**PASSAGE FOR REVIEW:**

--- START ---

How to describe it: Describe how the condition affects your ability to perform daily activities, work, and maintain relationships. Be specific about any activities you can no longer perform, have to modify, or that cause significant discomfort. Include psychological and emotional impacts if present.

Example: On my worst days the scrotal discomfort and fatigue from hormone deficiency mean I cannot complete a full workday, struggle to perform physical job duties, and the psychological impact of the condition has strained my relationship with my spouse.

Examiner listens for: Functional impairment that helps the examiner accurately complete the DBQ section on functional impact, which is critical to the overall nexus and severity assessment.

Avoid: Do not say 'it doesn't really affect me that much' if you are on testosterone therapy, have erectile dysfunction, or experience chronic pain. The examiner needs to understand the real burden of your condition.

Voiding and Urinary Symptoms

How to describe it: If you have any urinary symptoms such as frequency, urgency, hesitancy, weak stream, or nighttime awakenings to void, describe them accurately. These may indicate associated genitourinary complications and are captured on the DBQ. Note how many times you void during the day and how many times you wake at night to urinate.

Example: On my worst days I wake up three to four times at night to urinate, void every one to two hours during the day, and experience hesitancy and a weak stream that makes voiding feel incomplete.

Examiner listens for: Whether there is any voiding dysfunction associated with the reproductive organ condition, which may indicate a comorbid condition requiring additional rating consideration.

Avoid: Do not dismiss urinary symptoms as unrelated. If you have urinary issues, report them - they are part of the genitourinary DBQ and may indicate additional ratable conditions.

Common mistakes to avoid

Failing to specify whether atrophy is unilateral or bilateral

Why: The entire rating difference under DC 7523 hinges on whether ONE or BOTH testes are completely atrophied. Bilateral complete atrophy = 20%; unilateral complete atrophy = 0%. This single distinction controls the rating outcome.

Do this instead: Clearly state which testis or testes are affected at the very beginning of your history. If both are affected, emphasize that explicitly and ensure the examiner documents both. Bring any prior medical records, ultrasounds, or lab results that confirm bilateral involvement.

--- END ---

**TASK:** Extend the guide on describing genitourinary symptoms at a DBQ exam, picking up right after its final sentence. You won't need the items for this work.

**SOURCE DATA:**
--- START ---

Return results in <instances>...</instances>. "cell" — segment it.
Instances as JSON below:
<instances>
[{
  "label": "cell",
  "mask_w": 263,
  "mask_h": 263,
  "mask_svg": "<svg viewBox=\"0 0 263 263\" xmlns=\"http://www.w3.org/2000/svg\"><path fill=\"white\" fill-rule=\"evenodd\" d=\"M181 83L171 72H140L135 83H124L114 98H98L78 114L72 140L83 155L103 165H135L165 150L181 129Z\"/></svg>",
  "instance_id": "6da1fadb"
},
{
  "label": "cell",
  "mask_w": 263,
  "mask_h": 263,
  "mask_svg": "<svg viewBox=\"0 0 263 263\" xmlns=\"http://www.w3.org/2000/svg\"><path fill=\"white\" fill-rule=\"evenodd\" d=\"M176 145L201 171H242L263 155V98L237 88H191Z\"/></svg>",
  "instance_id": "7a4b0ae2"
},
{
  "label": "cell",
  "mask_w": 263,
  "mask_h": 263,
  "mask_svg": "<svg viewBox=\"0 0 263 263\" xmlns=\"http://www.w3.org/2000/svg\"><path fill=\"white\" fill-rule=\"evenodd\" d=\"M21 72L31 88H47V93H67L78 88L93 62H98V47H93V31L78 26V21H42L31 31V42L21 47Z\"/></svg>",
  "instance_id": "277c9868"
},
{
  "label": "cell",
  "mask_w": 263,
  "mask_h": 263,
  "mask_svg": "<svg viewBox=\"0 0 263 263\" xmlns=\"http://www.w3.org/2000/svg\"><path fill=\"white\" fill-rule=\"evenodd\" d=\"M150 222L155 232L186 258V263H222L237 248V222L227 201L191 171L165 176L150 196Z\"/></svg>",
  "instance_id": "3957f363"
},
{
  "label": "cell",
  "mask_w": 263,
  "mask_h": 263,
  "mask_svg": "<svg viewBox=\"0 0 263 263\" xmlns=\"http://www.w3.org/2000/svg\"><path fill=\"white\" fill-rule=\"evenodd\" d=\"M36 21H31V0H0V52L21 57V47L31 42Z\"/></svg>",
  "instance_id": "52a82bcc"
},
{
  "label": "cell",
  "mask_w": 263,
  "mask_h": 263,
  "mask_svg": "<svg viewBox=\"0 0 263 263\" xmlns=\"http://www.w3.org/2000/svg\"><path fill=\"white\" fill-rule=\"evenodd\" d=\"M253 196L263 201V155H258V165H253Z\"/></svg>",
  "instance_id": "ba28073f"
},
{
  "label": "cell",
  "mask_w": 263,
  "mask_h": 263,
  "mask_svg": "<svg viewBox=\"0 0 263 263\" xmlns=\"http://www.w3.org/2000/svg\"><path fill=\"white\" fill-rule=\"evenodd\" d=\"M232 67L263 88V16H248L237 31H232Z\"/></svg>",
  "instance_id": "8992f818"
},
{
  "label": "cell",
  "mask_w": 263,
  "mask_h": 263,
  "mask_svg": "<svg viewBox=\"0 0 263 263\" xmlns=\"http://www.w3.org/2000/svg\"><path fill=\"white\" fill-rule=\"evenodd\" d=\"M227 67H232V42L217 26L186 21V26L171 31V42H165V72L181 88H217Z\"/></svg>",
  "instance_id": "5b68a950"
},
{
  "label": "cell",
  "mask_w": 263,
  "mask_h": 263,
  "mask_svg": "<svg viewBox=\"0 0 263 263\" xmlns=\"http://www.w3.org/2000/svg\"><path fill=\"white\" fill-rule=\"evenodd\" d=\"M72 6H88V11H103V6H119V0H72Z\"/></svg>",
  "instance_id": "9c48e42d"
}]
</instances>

--- END ---

**EXERCISE ANSWER:**
Impact: 20% vs. 0%

Not mentioning erectile dysfunction as a separate potential claim

Why: Erectile dysfunction caused by testicular atrophy (e.g., hypogonadism secondary to bilateral atrophy) may be separately ratable as 0% under DC 7522 but - critically - qualifies for Special Monthly Compensation (SMC-K) under 38 U.S.C. 1114(k) as loss of use of a creative organ. This SMC can be worth more than $100/month in addition to the regular rating.

Do this instead: Disclose any erectile dysfunction to the examiner and ensure it is documented on the DBQ. File a secondary claim for erectile dysfunction (DC 7522) if you have not already, and request an SMC-K evaluation. The footnote in DC 7523 specifically references the creative organ SMC provision.

Impact: SMC-K eligibility - significant monthly benefit

Describing symptoms as they are on a good day rather than a typical worst day

Why: M21-1 guidance requires examiners to document the full range of severity. Veterans who minimize symptoms on exam day often receive lower ratings than their condition warrants. The DBQ asks about the veteran's actual functional status, not their best-case presentation.

Do this instead: Before the exam, write down your worst-day symptoms - maximum pain level, worst functional limitations, worst hormonal symptoms - and report those accurately. Use the phrase 'on my worst days' to frame severe symptom descriptions.

Impact: All rating levels

Failing to report secondary hormonal deficiency symptoms and testosterone replacement therapy

Why: Complete bilateral testicular atrophy frequently causes hypogonadism (low testosterone). If you are on TRT, this confirms functional loss. Failing to report this misses documentation of the full disease burden and may cause the examiner to underestimate impairment.

Do this instead: Bring documentation of testosterone lab values, TRT prescriptions, and any endocrinology notes. Clearly state that the atrophy caused or contributed to your low testosterone and that you require medication to manage it.

Impact: Secondary conditions and SMC-K eligibility

Allowing the examiner to proceed without physically examining both testes

Why: If the exam is conducted without physical examination of both testes, the DBQ may be incomplete or the 'not examined' box may be checked, which weakens the claim. An inadequate exam can be challenged but is best avoided.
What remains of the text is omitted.